The Power of Context

Finally, the last rule for a successful social epidemic is context. A great and sticky idea along with the right mix of “special people” are still not enough to ignite this fire every social network entrepreneur dreams about. Context is the first and perhaps the most important rule.  ”Epidemics are sensitive to the conditions and circumstances of the times and place in which they occur” explains Gladwell. The slightest changes in this environment can cause the “tip”, slow down the progress or even capsize it completely. Timing is also important, attempting to start an epidemic at the wrong time may completely fail. That is why the Flu is more common in the winter than the summer and why global pandemics are more common in the summer than in the winter. This is also the nature of the social web. Today information travels incredibly fast on the social web and the right information released at the right point in time can push us to take the action and adopt a new technology. Take me for example, I have been building Google Maps mashups and applications for almost two years now. When the iPhone launched in Canada in 2008, it was exciting news, but I was not overly excited by it. I still monitored iPhone news, but I did not feel any compelling reason to adopt that new technology. Slowly I heard about the App Store and slowly started seeing more and more ads about the App store. I started getting more excited about the iPhone but still not that excited. Note the effects of this change in the perceived environment i.e. the presence of the App store. Finally I hear about the new iPhone 3.0 OS and the new features it introduces such as built in maps support, push notification, and peer-to-peer communication. Less than a month later I have already purchased a mac mini, downloaded the iPhone development kit and started experimenting with it. So what happened here? My perception of the iPhone continuously changed from “Yet another phone” to “Ok a neat phone with impressive UI/UX” to “Wow tons of 3rd party apps” to “Oh man, this is the ultimate location based device” with the announcement of the 3.0 APIs.

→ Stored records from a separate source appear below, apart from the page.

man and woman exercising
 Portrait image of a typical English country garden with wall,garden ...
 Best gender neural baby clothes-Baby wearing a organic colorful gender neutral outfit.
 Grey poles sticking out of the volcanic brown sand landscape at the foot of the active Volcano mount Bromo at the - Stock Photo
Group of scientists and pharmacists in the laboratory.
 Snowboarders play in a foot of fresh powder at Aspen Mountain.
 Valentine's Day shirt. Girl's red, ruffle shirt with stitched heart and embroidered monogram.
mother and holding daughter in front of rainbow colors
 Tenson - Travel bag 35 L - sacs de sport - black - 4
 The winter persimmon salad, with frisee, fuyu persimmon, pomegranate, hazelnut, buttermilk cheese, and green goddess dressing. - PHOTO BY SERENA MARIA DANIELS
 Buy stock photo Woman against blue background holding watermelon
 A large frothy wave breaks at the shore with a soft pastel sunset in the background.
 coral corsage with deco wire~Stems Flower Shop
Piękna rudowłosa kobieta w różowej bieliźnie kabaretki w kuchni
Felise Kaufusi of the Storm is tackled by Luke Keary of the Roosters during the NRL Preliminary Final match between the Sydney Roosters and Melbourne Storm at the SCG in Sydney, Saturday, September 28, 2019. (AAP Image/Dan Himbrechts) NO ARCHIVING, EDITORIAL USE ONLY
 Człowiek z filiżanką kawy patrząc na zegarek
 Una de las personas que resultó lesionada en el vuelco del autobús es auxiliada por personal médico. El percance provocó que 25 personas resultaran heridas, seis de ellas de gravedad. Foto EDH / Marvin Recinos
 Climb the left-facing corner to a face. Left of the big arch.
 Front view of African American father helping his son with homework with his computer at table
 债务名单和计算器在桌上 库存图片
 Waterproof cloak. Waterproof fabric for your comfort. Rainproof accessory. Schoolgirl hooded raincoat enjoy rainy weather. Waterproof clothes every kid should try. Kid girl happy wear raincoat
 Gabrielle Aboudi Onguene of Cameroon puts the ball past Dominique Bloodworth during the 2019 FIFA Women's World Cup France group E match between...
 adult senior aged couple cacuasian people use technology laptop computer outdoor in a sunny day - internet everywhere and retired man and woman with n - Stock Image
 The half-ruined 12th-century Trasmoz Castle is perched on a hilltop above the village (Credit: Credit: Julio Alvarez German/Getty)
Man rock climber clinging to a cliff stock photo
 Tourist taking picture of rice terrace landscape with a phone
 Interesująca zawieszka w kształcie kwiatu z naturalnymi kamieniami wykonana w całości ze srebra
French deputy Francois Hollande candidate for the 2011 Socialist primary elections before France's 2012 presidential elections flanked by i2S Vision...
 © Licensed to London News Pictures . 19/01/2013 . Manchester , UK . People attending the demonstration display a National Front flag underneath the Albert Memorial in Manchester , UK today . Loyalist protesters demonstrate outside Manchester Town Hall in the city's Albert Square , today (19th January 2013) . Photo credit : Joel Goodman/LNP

So these three rules are very important, and you need all three for your social network idea or application to succeed. Think about it, would Twitter be this successful if it weren’t for the Connectors, Mavens or Salesmen? would Facebook? What does Orkut lack that Facebook doesn’t? Keep in mind the last rule – Context. Orkut is actually very popular in South America, more so than in North America. Or consider why the iPhone has not succeeded in China? or why Yahoo! is more popular than Google in China? Any product or service dependent on a viral marketing campaign needs to be aware of these 3 laws to succeed.
Malcolm Gladwell’s book is a great, great, great read for anybody who is planning on launching the next idea. His style is easy to read, full of real world examples and he can quickly get the point across with his wit. I have also read his other book “Outliers” and already got the 3rd book “Blink” – and yes in a couple of months he has became one of my favorite authors.